CS : Curieusement, l’appareil photo n’apparaît que dans un petit nombre des autoportraits que vous avez choisi de refaire, alors que sa présence est souvent une caractéristique de l’autoportrait. Selon quels critères avez-vous sélectionné les images d’origine ?
CS : J’ai fait mon choix parmi les nombreux autoportraits qui m’avaient marqué lorsque j’étais un jeune étudiant en photographie. La mémoire est donc un élément essentiel dans The Photographer. Ma propre mémoire – et la mémoire du spectateur. Ma sélection initiale était sensiblement plus vaste et comptait nombre d’autoportraits incluant un appareil photo, mais je l’ai finalement réduite à quelque vingt-cinq photographies, plus une courte vidéo.
Le rituel de l’autoportrait photographique s’accomplit souvent à l’aide d’un miroir, si bien que l’appareil est parfois visible dans l’image. Vous avez vous-même souligné, lors de notre précédente entrevue, que l’appareil photo est progressivement devenu de plus en plus présent dans mes œuvres, à la fois comme objet et comme sujet. La plupart des gens considèrent l’appareil comme un instrument objectivant. Je trouve cette notion absurde. L’appareil photo n’est pas un instrument d’objectivation ; c’est un instrument d’enregistrement. Dans la composante vidéo de The Photographer, j’ai capté l’appareil photo dans le cadre de séances d’enregistrement au cours desquelles différents photographes discutaient de leur travail.
CS : Que répondez-vous à ceux qui estiment que tous vos projets se ressemblent ?

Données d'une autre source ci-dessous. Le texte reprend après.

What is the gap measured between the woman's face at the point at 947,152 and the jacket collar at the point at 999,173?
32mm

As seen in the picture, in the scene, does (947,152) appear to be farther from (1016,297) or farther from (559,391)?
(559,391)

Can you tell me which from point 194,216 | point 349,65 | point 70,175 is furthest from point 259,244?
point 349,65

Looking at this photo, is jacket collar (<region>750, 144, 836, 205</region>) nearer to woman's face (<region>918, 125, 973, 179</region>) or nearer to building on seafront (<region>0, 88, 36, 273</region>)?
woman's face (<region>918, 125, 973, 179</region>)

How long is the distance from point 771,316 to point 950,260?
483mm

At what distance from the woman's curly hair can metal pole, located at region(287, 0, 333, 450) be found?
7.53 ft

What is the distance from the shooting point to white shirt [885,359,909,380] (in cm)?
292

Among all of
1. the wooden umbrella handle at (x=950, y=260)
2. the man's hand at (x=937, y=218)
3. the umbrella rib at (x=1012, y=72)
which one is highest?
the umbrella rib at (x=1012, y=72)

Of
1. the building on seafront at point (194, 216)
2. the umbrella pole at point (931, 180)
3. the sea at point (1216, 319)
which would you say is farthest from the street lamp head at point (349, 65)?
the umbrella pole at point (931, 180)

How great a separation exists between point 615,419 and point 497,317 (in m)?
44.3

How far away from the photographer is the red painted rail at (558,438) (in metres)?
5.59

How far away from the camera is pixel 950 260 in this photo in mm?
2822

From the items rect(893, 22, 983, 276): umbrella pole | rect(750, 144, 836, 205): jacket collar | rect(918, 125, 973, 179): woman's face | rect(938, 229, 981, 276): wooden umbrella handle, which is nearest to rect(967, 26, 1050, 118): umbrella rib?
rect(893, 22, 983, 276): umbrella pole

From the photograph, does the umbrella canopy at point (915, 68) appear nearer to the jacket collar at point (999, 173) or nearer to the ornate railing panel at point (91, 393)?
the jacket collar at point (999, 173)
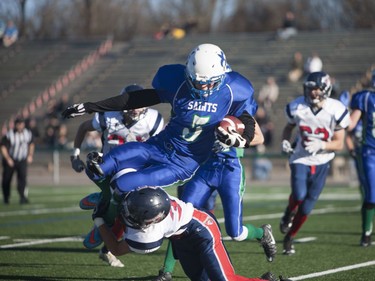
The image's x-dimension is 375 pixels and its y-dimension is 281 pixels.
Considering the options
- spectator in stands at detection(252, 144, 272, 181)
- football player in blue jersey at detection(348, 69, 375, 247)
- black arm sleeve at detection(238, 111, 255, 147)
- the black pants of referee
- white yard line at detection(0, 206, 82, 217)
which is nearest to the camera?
black arm sleeve at detection(238, 111, 255, 147)

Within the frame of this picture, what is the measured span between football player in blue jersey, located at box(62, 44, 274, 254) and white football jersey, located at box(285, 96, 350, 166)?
7.67 ft

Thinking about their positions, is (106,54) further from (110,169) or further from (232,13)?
(110,169)

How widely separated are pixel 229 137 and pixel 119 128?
2.52 metres

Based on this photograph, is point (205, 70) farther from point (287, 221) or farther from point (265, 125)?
point (265, 125)

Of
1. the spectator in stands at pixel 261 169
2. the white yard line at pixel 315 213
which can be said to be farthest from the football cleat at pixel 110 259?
the spectator in stands at pixel 261 169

CS : Je leur réponds plus ou moins de la même façon qu’à ceux qui se plaignent quand je réalise un projet qui ne ressemble pas aux autres : la seule façon d’être authentique est de ne pas se préoccuper de ce que les gens pensent. Il faut croire en ce que vous faites, et le faire. Si les gens comprennent, parfait. Sinon, c’est leur problème. Pas le mien. Je travaille avant tout pour ma propre satisfaction, et c’est finalement à mes propres exigences que mon travail doit répondre.
Traduit par Emmanuelle Bouet
Chuck Samuels est un critique pigiste occasionnel qui vit et travaille à Montréal. Son dernier article, « La figure du photographe », était une entrevue avec Chuck Samuels, parue à l’hiver 2011 dans le 87e numéro de Ciel variable. Il est également l’auteur de plusieurs articles publiés dans divers magazines canadiens d’art contemporain dont MIX, Fuse et Vanguard (co-écrit avec Moira Egan). Samuels a rédigé un chapitre de Women and Men: Interdisciplinary Readings on Gender, ouvrage publié sous la direction de Greta Hofmann-Nemiroff aux éditions Fitzhenry & Whiteside en 1987.
Depuis 1980, les photographies de Chuck Samuels sont largement exposées, publiées et collectionnées au Québec, au Canada et à l’étranger. Ses installations et œuvres vidéo ont été présentées à maintes occasions, notamment lors de festivals canadiens du film ou de la vidéo, et ses photographies figurent dans de nombreuses collections au Canada, en France, en Belgique et aux États-Unis. Son plus récent projet, The Photographer, sera présenté à Lyon par la galerie Le Réverbère en mai 2015. Chuck Samuels vit et travaille à Montréal.